I undertook a slightly ambitious exploration of machine learning approaches to predict where proteins localize within cells. It is a very important part of understanding how proteins function and cells organize. To do this, the comprehensive dataset of human proteins from UniProt was used. Data was extracted using their API. I also want to emphasize that this is all human proteins and it is also a smaller subset of reviewed dataset to make sure that I have high quality data. This is all to say the best possible data was collected. Ideally, by building a protein localization model we can significantly inform drug discovery and basic research.

The data analysis was pretty complex. I started by pulling data from UniProt using their API, but noticed there were quite a few missing values for protein locations. To fix this, I used the Human Protein Atlas database to fill in the gaps. This helped reduce missing values by 56%, which was a big improvement. I then did some exploratory analysis looking at amino acid patterns. The PCA analysis was interesting – it showed that protein data is super complex, needing 17 components to explain 95% of the variance. I also tried different clustering approaches to see if proteins naturally group based on their amino acid makeup.

When it came to the models, I tested quite a few different approaches. I used Support Vector Machines (SVM), Decision Trees, Naïve Bayes, Regression, and some Ensemble methods like XGBoost and Bagging. Most of them ended up with similar accuracy around 39-40%. What’s really interesting is that all the models were better at predicting nuclear proteins compared to other locations. The ensemble methods (XGBoost and Bagging) both hit about 39.6% accuracy, and SVM with different kernels was pretty similar. Since different approaches got similar results, this might be as good as we can get just using sequence data.

Biology is a little complex for some of these models. The biggest challenge was that proteins don’t always stay in one place in the cell. While nuclear proteins were easier to predict because they have some clear patterns in their sequence, proteins in other places like the cytoplasm were harder to figure out. This makes sense biologically – many proteins move between different parts of the cell, and some can be found in multiple locations. Just looking at the amino acid sequence gives us some good information, but it’s probably not enough to catch all the subtle signals that tell a protein where to go.

Figure/Graphic 1: This is nice 3D plot of one of the k means clusters that formed k=3.

Looking ahead, there are a few ways this work could be improved. First, we could try adding more types of data beyond just amino acid sequences. Things like protein structure or modifications could help make better predictions.

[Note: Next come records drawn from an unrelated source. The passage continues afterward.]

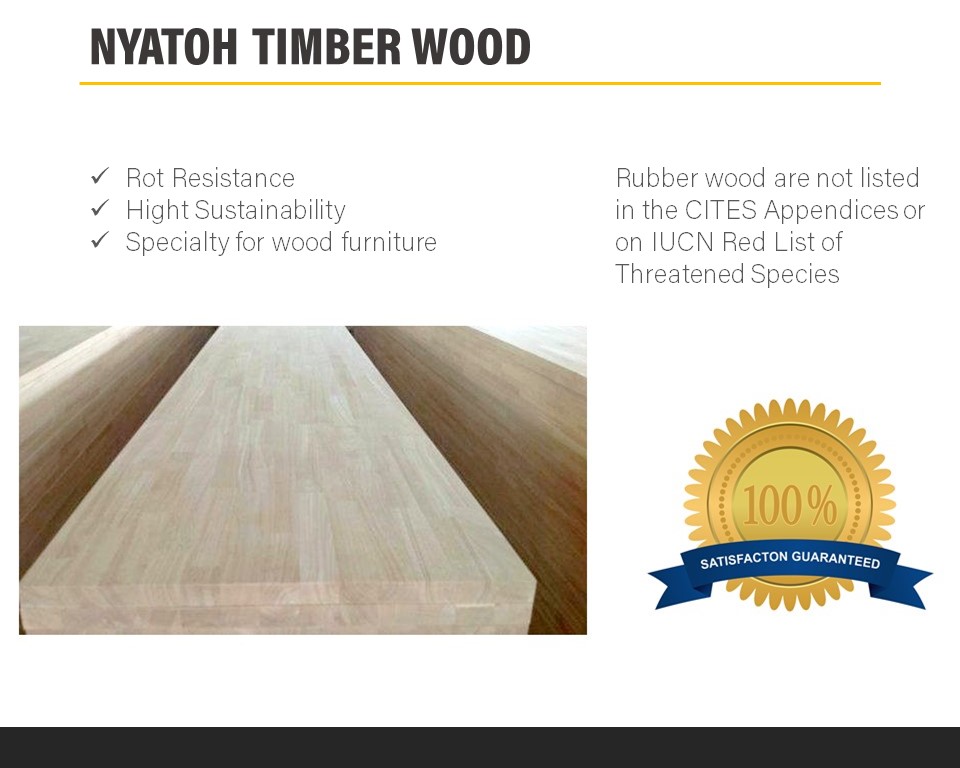 NYATOH TIMBER WOOD

✓ Rot Resistance
✓ Hight Sustainability
✓ Specialty for wood furniture

Rubber wood are not listed in the CITES Appendices or on IUCN Red List of Threatened Species

100%
SATISFACTON GUARANTEED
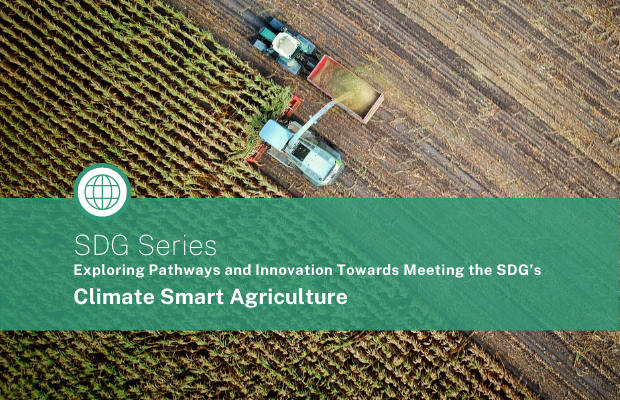 SDG Series
Exploring Pathways and Innovation Towards Meeting the SDG's
Climate Smart Agriculture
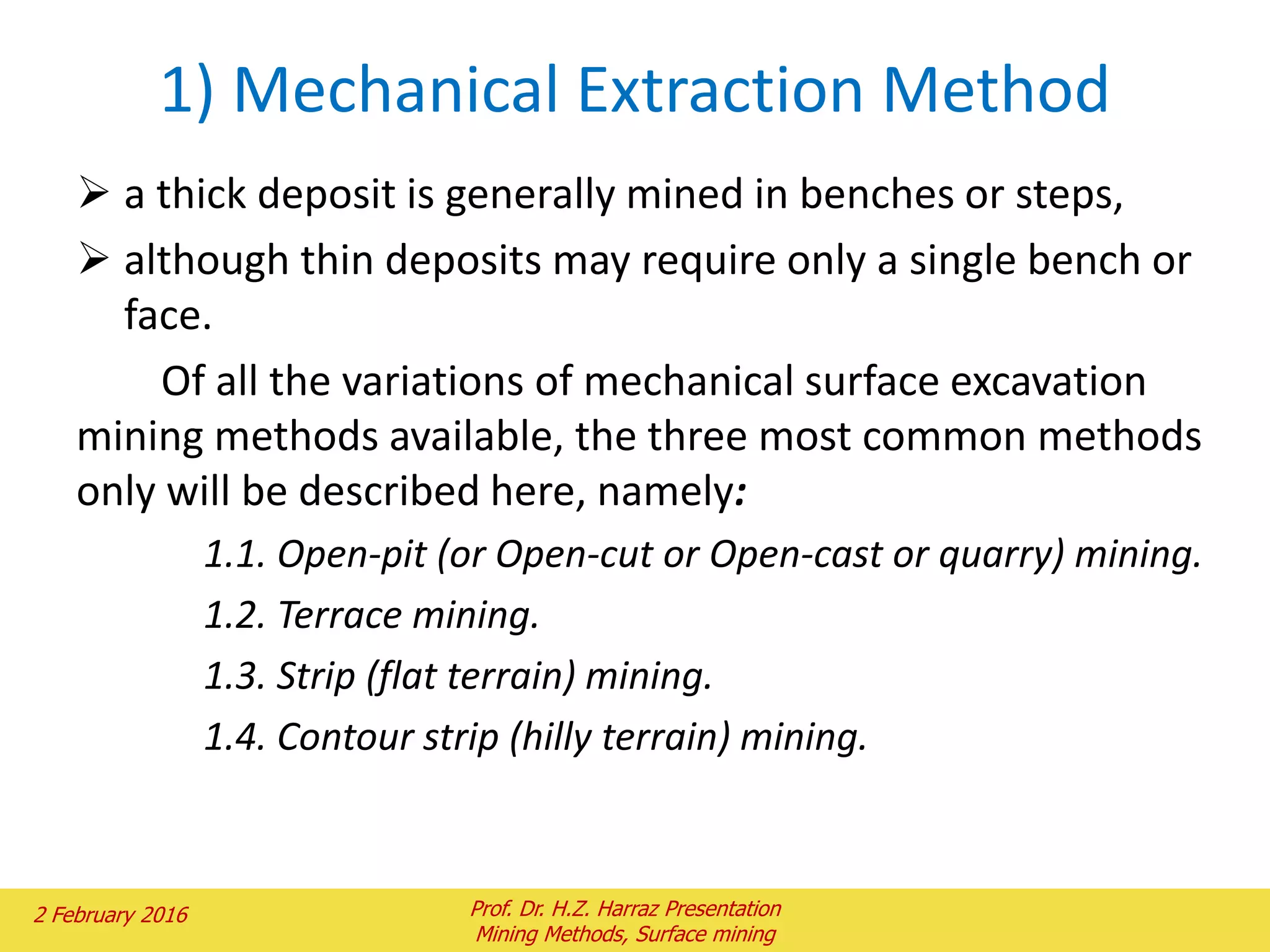 1) Mechanical Extraction Method

➢ a thick deposit is generally mined in benches or steps,

➢ although thin deposits may require only a single bench or face.

Of all the variations of mechanical surface excavation mining methods available, the three most common methods only will be described here, namely:

1.1. Open-pit (or Open-cut or Open-cast or quarry) mining.

1.2. Terrace mining.

1.3. Strip (flat terrain) mining.

1.4. Contour strip (hilly terrain) mining.

2 February 2016

Prof. Dr. H.Z. Harraz Presentation
Mining Methods, Surface mining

Second, instead of trying to predict all locations at once, we might do better making specialized models for each location, especially for nuclear proteins since they have clearer patterns. Finally, deep learning might be worth trying – it’s good at finding complex patterns that simpler models might miss. The main thing I learned is that protein localization is really complex, and we probably need more than just sequence data to predict it accurately.

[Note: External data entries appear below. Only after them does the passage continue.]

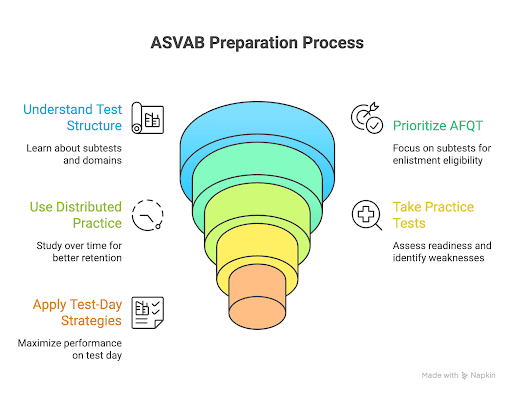 ASVAB Preparation Process

Understand Test Structure

Learn about subtests and domains

Prioritize AFQT

Focus on subtests for enlistment eligibility

Use Distributed Practice

Study over time for better retention

Take Practice Tests

Assess readiness and identify weaknesses

Apply Test-Day Strategies

Maximize performance on test day

Made with Napkin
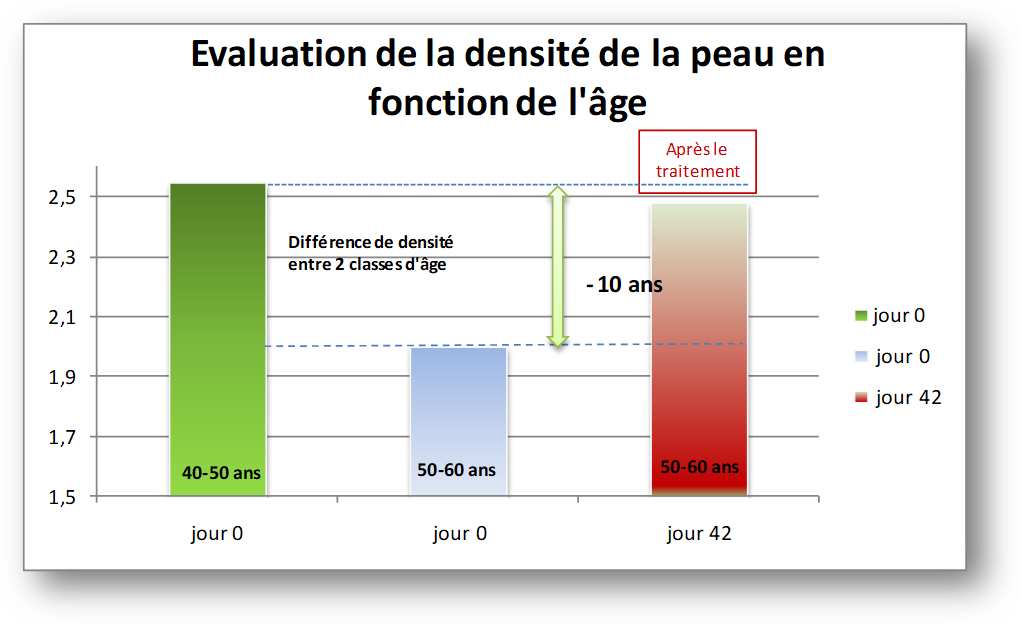 Evaluation de la densité de la peau en fonction de l'âge

Après le traitement

2,5
2,3
2,1
1,9
1,7
1,5

Différence de densité entre 2 classes d'âge

- 10 ans

40-50 ans
50-60 ans
50-60 ans

jour 0
jour 0
jour 42

jour 0
jour 0
jour 42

Figure 2: A visualization of a deep neural network architecture with multiple hidden layers. The network shows how complex patterns can be learned through multiple layers of processing, making it particularly suitable for analyzing the intricate patterns in protein sequences.

source: https://ecraft2learn.github.io/ai/AI-Teacher-Guide/chapter-6.html

Things I have also tried

Although not shown in this work, I’ve actually used LSTM networks with pretty promising results. There’s also potential in using transformer models to create protein embeddings. Deep learning seems to work better for this kind of problem because it can pick up on complex patterns in the protein sequences that simpler models might miss. The multiple layers shown in the figure above help the network learn increasingly complex features – kind of like how proteins have different levels of structure that all contribute to where they end up in the cell. Looking ahead, deep learning definitely seems like the way to go for improving protein localization prediction accuracy beyond what the traditional machine learning models achieved here.